Ana Paula Paiva / Valor

Alex Foessel, diretor da Deere: investimentos ampliam eficiência das máquinas

Através de uma estratégia global denominada "Fuse", que visa alinhar o desenvolvimento de novas tecnologias, a AGCO criou três tipos de pacotes de informação para o produtor, do mais básico (coleta de dados) até a gestão completa das máquinas por meio das concessionárias parceiras da montadora. É essa, aliás, a lógica de serviços a que se referiu o CEO da Deere ao falar em constância de receita.

"Não há mais a opção de a maquina vir sem um modem, por exemplo", diz Alex Foessel, diretor do Centro de Tecnologia e Inovação da Deere na América Latina. A opção de usar ou não a tecnologia, porém, é de decisão do produtor.

Piccinini está com o pacote mais completo. O diagnóstico apresentado pela montadora ao fim da primeira safra, em 2015/16, identificou perdas pelo mau uso de máquinas – velocidade acima do recomendado, manobras desnecessárias, entre outros erros. A colheitadeira, diz ele, teve eficiência de 70% – ou seja, consumiu 30% do combustível sem colher. "É absurdo. Quer dizer que a máquina estava ligada parada ou manobrando. Pense o que representa nos 150 litros de diesel que vão por dia".

Entre uma safra e outra, o produtor gaúcho diz ter conseguido reduzir também perdas médias de 100 kg/hectare para 25 kg/ hectare, graças ao monitoramento da concessionária da AGCO na região.

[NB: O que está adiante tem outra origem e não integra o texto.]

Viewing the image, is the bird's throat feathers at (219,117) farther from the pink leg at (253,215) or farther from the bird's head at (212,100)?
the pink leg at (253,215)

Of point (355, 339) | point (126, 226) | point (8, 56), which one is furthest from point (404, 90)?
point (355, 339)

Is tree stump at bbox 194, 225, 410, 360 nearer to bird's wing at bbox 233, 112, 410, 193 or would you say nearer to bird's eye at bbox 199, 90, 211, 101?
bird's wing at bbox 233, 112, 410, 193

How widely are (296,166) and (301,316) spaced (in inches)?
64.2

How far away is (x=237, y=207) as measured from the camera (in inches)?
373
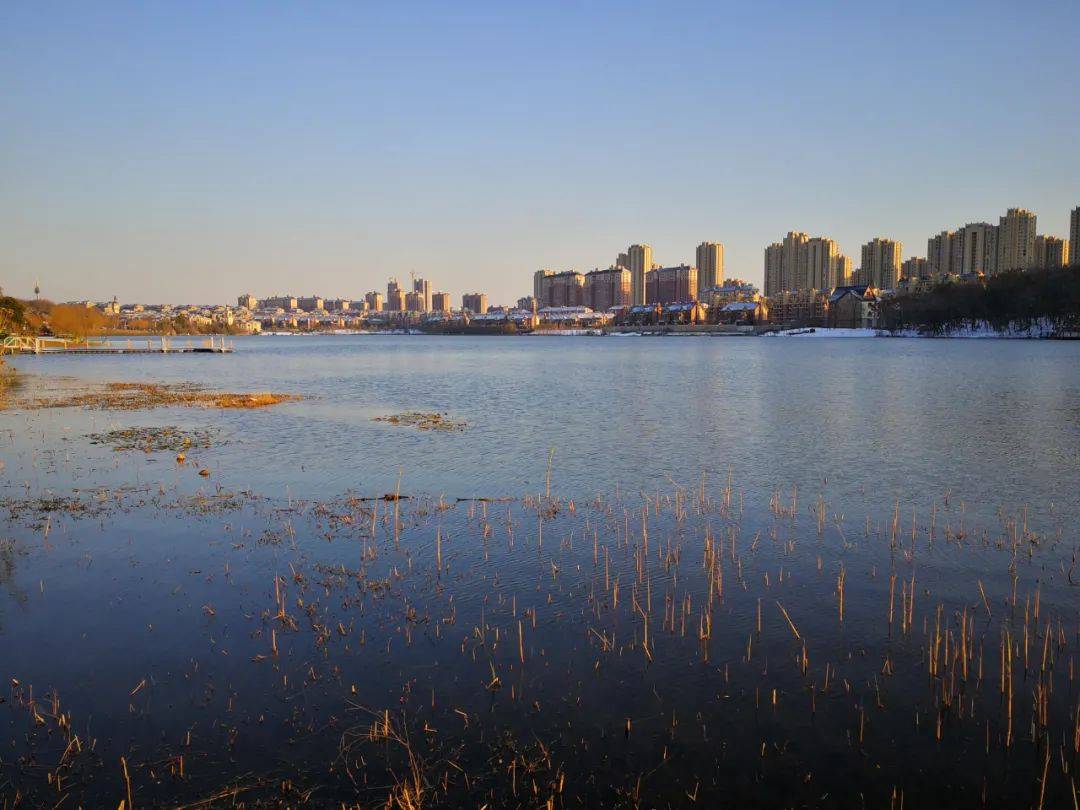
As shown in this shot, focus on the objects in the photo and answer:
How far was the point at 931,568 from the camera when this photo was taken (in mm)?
12961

O pulo do gato está em antecipar problemas. Se as ferramentas agronômicas tentam capturar o assédio da lagarta antes que o estrago esteja feito, no mundo das máquinas o desafio é monitorar seu uso para prevenir desgastes ou a quebra do equipamento na safra, assim como otimizar a operação, diminuindo custos em várias frentes. O desafio, porém, continua sendo a conectividade – as montadoras prometem alternativas de conexão integral na propriedade.

Por enquanto, os serviços não estão sendo cobrados. Isso deverá ocorrer a partir da próxima safra, quando a comprovação dos ganhos no campo com a telemetria caírem no gosto do produtor.

Grasielle Silva, especialista de marketing da New Holland no Brasil, diz que a rejeição do produtor brasileiro a tecnologias já é menor. "Ele percebeu que elas resolvem a questão de mão de obra no país e garante qualidade nas operações".

Piccinini, como outros, sabe que é caminho sem volta. Mas, por ora, ele diz que os resultados da safra precisam provar a valia do pacote tecnológico, ainda que ele tenha facilitado um bocado a sua vida.